Secrets That Never Touch Your Code — Credential Management with Agentic-Net-Vault

Every transition in an Agentic-Net can call external APIs — OpenAI, GitHub, Slack, AWS, databases. But where do those API keys live? Not in environment variables. Not in inscription JSON. Not in source code. They live in a purpose-built vault, scoped per transition, encrypted at rest, fetched just-in-time at execution. This is how AgenticNetOS manages secrets without leaking them into the event-sourced data model.

The Problem: Secrets in Workflow Systems

Workflow engines have a dirty secret: they are terrible at keeping secrets. Most systems store API keys in environment variables shared by every component, or embed them directly in workflow definitions. When your workflow definition is also your data model — as in event-sourced Petri nets where every state change is an immutable event — this gets worse. Credentials baked into token properties or inscription JSON become part of the permanent audit trail. They show up in exports, snapshots, debug logs, and read models.
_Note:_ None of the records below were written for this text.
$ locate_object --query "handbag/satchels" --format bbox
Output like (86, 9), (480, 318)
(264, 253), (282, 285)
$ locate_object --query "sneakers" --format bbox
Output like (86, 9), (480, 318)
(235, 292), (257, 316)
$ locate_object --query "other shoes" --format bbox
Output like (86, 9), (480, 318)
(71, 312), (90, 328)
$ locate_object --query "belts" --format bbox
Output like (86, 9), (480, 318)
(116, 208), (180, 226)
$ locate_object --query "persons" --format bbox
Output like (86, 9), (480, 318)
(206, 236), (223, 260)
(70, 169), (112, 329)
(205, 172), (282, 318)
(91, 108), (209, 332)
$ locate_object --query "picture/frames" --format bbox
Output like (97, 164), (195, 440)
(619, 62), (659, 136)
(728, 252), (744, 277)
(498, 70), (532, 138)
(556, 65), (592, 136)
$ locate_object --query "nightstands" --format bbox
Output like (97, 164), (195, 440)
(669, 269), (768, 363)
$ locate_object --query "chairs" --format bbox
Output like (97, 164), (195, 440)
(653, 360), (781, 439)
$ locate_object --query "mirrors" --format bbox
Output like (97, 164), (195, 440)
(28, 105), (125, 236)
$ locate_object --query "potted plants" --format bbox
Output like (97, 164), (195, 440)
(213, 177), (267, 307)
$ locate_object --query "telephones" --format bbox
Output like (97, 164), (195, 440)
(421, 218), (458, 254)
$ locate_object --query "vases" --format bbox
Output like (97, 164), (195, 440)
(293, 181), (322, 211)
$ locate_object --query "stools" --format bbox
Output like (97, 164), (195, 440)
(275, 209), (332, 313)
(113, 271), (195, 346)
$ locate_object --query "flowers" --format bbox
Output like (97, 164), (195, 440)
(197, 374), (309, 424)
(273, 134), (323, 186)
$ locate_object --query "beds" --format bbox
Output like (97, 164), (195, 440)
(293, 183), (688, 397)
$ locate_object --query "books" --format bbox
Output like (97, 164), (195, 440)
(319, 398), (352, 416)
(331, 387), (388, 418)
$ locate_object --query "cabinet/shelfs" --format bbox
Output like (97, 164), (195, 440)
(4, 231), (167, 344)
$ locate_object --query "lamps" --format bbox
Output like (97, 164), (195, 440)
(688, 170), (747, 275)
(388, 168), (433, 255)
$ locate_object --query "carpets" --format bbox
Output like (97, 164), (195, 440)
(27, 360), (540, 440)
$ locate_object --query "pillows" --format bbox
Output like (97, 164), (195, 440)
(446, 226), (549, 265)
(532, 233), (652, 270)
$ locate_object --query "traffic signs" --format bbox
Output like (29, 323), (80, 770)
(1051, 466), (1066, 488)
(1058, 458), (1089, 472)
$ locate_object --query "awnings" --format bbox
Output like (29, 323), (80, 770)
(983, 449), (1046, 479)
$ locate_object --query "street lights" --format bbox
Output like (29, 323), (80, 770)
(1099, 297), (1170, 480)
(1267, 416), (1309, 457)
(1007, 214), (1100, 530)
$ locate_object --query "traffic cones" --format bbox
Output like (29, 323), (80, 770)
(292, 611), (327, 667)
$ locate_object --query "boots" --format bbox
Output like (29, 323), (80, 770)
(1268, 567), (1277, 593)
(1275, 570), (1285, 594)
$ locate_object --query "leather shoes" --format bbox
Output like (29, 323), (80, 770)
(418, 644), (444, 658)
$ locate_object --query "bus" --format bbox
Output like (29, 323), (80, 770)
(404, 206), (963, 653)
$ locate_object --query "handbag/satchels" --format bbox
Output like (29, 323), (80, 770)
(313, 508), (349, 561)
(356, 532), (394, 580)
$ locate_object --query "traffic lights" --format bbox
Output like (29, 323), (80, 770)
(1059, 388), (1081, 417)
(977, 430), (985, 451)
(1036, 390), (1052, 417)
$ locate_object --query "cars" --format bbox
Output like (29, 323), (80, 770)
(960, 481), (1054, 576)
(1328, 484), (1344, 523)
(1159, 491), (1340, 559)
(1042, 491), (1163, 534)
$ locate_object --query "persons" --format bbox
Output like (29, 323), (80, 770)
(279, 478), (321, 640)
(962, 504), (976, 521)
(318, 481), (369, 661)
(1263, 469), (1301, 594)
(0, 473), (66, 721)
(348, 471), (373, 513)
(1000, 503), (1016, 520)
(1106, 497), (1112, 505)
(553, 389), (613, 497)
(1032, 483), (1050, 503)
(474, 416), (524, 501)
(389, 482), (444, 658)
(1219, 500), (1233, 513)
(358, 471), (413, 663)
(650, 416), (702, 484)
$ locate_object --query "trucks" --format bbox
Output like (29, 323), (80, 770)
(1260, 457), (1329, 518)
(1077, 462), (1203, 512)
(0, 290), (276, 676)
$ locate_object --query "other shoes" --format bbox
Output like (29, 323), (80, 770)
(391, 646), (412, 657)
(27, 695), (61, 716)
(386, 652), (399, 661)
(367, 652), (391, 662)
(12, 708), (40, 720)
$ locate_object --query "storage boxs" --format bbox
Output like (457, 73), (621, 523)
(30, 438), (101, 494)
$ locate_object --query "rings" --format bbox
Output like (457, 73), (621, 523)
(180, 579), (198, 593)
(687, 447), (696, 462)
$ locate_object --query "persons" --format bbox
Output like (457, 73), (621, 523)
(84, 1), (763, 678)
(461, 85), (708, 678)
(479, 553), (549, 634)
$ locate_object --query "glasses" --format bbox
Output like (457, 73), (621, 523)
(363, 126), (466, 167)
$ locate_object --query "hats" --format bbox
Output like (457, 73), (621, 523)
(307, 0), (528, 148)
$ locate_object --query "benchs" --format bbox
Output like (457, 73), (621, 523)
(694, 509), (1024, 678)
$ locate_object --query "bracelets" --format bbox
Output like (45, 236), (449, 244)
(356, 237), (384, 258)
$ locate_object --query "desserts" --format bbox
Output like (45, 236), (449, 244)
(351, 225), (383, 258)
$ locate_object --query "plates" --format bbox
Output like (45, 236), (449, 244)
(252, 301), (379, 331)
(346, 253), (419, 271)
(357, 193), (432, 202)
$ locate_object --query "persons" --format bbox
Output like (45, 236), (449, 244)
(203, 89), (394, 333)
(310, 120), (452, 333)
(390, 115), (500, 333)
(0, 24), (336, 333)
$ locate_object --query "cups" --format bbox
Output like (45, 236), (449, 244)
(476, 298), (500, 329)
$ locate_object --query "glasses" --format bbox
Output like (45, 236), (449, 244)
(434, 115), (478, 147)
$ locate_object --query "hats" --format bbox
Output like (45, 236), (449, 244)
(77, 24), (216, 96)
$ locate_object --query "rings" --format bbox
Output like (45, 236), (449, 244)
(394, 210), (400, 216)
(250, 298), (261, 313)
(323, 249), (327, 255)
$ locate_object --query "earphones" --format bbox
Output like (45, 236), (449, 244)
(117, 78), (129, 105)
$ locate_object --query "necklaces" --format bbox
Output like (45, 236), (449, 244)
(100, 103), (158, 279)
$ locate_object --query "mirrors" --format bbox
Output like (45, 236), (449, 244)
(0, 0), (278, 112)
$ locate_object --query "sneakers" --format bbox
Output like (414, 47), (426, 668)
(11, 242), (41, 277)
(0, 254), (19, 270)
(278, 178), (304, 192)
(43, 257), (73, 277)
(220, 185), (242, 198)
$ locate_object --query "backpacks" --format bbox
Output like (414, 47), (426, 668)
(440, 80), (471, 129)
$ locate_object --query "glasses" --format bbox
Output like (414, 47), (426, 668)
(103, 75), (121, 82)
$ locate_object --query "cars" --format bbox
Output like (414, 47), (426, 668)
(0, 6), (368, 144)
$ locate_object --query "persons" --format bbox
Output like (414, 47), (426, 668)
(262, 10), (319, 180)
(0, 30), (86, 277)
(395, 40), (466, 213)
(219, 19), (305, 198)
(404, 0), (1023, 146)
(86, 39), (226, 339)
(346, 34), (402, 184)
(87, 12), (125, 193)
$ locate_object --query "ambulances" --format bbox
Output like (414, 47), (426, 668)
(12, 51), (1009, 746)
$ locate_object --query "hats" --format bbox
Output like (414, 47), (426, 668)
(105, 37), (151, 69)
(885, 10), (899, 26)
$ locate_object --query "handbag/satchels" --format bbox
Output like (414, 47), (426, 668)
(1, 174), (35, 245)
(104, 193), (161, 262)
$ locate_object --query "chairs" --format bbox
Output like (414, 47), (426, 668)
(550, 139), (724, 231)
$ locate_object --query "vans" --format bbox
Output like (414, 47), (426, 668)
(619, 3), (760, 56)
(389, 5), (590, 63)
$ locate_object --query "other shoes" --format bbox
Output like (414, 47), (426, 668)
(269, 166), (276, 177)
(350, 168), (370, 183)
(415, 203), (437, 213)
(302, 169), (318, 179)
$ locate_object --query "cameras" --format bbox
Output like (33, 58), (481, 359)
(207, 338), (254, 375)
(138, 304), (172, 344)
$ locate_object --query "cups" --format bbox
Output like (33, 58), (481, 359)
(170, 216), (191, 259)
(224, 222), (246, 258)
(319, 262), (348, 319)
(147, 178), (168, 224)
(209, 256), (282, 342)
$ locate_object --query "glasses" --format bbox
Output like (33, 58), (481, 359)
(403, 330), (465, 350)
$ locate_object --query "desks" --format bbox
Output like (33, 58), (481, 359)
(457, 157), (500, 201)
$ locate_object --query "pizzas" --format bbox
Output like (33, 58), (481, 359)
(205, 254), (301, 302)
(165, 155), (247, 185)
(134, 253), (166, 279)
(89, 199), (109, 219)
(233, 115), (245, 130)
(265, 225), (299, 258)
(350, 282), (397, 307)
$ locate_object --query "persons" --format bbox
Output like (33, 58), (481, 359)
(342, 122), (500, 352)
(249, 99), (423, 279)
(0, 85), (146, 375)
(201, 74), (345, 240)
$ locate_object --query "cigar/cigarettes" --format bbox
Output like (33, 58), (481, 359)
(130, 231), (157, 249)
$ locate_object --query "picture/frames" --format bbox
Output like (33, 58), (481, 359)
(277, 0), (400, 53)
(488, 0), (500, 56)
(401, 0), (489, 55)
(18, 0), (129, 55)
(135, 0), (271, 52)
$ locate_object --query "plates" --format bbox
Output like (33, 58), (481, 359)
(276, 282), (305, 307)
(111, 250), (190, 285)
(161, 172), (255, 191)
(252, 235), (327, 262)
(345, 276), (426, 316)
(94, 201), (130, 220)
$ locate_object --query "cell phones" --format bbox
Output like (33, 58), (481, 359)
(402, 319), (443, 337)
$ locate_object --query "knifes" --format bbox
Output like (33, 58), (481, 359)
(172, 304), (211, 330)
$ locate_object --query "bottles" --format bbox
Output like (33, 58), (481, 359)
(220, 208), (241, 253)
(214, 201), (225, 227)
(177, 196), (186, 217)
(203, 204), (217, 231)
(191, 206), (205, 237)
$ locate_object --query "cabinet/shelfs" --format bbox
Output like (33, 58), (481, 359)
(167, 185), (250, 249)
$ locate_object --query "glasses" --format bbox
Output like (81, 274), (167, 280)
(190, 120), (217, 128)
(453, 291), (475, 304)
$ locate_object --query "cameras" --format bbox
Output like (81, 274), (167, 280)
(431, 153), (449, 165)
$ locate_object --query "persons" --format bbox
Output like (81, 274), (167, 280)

The usual workarounds create their own problems. Centralized environment variables mean every service has access to every secret. Config files mounted as volumes are a deployment headache. And none of these approaches give you per-workflow or per-transition isolation. An HTTP transition calling the GitHub API should not have access to the Slack webhook token used by a completely different transition in a completely different net.

What AgenticNetOS needed was a credential system that understands the transition model natively — scoped per transition, versioned, encrypted, and fetched on demand rather than embedded in the data flow.

The Idea: A Vault That Speaks Petri Net

Agentic-Net-Vault is a stateless Spring Boot service (port 8085) that wraps OpenBao — the open-source fork of HashiCorp Vault — with an API designed specifically for the AgenticNetOS transition model. Instead of generic key-value paths, credentials are stored at secret/agenticos/credentials/{modelId}/{transitionId}. Every transition in every net model gets its own isolated credential namespace.

The vault never stores credentials in the event log, never embeds them in inscription JSON, and never passes them through places or tokens. Secrets exist outside the Petri net data model entirely. When a transition fires, the executor fetches credentials just-in-time from the vault, injects them into the execution context, and discards them when the transition completes.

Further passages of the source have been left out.